> [Passage étudié]
§
Lors de sa dernière assemblée publique, tenue le 21 juin, le conseil municipal a en effet refusé à Mme Bastien l’autorisation de construire un restaurant A&W à cet endroit, un terrain appartenant à un promoteur privé que la Ville tient à réserver pour la construction d’immeubles à logements.
En vain, la promotrice a fait valoir que cet emplacement serait idéal pour ce type de restaurant pour plusieurs raisons, notamment le besoin d’un grand terrain de 30 000 pieds carrés puisque le nouveau A&W offrirait un service à l’auto, le fait qu’il n’y a présentement aucun service de restauration dans le secteur alors qu’on y retrouverait quelque 900 travailleurs en incluant le parc industriel, que le resto serait facile d’accès et que la circulation ne serait pas engorgée par sa présence à cet endroit.
§
> [Données enregistrées]
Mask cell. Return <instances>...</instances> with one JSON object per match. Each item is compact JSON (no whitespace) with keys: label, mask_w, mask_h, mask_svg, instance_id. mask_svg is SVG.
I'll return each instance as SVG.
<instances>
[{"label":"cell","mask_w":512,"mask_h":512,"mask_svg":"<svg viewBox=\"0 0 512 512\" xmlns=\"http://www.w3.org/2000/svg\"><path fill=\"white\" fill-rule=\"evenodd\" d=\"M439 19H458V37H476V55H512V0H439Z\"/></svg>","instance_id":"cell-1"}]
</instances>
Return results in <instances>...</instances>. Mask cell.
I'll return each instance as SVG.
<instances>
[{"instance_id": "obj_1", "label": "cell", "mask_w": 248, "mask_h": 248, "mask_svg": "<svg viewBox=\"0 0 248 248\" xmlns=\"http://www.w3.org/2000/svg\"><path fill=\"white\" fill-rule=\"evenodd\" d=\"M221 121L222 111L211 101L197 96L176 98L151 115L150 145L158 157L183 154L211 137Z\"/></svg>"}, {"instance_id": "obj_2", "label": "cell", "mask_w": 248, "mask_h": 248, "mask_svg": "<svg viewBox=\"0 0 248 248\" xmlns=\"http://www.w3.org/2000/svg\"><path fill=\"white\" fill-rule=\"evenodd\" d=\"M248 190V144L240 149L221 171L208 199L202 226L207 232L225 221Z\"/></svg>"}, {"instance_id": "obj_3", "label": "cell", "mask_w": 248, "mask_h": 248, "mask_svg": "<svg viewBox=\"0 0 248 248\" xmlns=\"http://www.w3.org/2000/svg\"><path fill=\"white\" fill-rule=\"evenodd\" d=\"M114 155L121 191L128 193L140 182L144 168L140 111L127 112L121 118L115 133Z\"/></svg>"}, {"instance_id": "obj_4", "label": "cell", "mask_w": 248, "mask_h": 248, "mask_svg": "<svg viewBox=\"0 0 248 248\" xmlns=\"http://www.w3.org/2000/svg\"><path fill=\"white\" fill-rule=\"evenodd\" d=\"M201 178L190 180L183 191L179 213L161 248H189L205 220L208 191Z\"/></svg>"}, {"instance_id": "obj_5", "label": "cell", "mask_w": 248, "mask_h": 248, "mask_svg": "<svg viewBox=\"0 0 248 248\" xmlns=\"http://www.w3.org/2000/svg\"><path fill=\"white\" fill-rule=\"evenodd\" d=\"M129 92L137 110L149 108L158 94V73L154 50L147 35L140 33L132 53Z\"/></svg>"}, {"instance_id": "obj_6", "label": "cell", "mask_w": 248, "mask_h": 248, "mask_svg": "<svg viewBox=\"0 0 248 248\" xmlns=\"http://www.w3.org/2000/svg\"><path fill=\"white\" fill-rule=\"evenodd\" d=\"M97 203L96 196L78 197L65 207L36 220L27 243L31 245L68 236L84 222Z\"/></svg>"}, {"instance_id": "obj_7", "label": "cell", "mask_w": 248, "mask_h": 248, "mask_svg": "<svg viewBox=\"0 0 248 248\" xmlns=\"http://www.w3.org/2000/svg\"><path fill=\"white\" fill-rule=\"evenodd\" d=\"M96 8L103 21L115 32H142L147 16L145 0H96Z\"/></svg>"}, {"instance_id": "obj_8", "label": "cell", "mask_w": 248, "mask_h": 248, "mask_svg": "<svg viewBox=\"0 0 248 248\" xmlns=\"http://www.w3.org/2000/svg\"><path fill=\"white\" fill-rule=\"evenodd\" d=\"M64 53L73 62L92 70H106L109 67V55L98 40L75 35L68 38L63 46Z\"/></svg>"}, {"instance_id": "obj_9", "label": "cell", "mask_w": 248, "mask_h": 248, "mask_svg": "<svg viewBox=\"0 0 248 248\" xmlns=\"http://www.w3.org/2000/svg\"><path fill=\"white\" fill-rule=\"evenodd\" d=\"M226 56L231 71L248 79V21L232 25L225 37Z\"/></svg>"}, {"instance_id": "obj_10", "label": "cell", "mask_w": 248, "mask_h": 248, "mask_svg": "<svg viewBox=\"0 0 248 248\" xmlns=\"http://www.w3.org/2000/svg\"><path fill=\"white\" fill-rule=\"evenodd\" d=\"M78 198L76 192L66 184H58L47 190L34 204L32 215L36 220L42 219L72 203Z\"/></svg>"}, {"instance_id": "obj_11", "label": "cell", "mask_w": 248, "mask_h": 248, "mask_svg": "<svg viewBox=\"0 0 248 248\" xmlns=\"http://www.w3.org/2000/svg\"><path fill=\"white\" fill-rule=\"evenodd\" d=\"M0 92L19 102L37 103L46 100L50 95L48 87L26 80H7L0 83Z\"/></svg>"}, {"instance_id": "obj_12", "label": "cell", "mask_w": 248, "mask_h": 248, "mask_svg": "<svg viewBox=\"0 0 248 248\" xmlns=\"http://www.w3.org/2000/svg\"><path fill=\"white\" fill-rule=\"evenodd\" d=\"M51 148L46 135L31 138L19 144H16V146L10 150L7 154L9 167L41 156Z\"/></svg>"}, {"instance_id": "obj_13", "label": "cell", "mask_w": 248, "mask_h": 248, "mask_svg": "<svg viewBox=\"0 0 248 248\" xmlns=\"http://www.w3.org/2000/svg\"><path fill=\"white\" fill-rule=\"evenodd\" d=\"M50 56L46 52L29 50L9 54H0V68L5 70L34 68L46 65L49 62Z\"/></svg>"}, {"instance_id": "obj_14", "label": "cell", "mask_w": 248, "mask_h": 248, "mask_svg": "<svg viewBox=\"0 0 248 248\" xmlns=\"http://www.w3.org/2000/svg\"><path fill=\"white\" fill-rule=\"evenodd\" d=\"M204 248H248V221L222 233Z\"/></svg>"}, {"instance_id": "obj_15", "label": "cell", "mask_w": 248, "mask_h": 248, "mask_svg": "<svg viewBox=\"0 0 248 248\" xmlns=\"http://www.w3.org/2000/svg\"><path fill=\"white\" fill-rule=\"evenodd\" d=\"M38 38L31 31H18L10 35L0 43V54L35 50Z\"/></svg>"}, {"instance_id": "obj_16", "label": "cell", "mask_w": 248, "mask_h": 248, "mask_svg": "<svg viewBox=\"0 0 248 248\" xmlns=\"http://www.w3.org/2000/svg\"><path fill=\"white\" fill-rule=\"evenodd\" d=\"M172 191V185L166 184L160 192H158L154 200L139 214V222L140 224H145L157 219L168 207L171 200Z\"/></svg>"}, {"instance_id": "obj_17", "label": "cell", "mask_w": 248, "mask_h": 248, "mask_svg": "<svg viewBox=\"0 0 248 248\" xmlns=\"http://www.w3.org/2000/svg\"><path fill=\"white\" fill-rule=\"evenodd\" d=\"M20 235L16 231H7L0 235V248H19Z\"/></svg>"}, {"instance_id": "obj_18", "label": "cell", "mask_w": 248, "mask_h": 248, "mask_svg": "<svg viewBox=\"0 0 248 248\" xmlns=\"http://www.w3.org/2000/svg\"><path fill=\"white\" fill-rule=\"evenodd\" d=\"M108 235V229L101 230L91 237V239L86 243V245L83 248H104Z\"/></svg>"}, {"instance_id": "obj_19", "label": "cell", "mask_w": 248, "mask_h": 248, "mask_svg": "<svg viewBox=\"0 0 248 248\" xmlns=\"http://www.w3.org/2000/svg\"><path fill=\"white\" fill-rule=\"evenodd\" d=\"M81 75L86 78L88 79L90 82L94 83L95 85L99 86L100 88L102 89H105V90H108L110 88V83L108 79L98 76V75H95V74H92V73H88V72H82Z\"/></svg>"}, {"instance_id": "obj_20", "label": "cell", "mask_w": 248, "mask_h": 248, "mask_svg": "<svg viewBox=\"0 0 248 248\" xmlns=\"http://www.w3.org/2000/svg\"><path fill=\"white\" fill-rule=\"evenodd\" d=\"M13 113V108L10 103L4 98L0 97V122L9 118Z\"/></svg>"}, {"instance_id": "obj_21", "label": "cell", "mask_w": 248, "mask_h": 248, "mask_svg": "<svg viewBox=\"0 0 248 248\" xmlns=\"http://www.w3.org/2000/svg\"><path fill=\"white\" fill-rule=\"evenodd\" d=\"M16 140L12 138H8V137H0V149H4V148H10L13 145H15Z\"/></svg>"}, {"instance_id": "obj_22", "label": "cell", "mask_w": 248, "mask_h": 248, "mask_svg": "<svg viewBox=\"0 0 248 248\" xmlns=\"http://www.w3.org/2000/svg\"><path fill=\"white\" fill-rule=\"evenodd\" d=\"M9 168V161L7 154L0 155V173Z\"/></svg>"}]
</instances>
§
> [Travail demandé] Recopiez mot pour mot, dans le passage sur le projet de restaurant A&W, la partie qui s'ouvre sur les mots « Lors de sa dernière » et se clôt sur « d’immeubles à logements. ». Les lignes forment un matériau distinct du passage sur le projet de restaurant A&W.

> [Résultat]
Lors de sa dernière assemblée publique, tenue le 21 juin, le conseil municipal a en effet refusé à Mme Bastien l’autorisation de construire un restaurant A&W à cet endroit, un terrain appartenant à un promoteur privé que la Ville tient à réserver pour la construction d’immeubles à logements.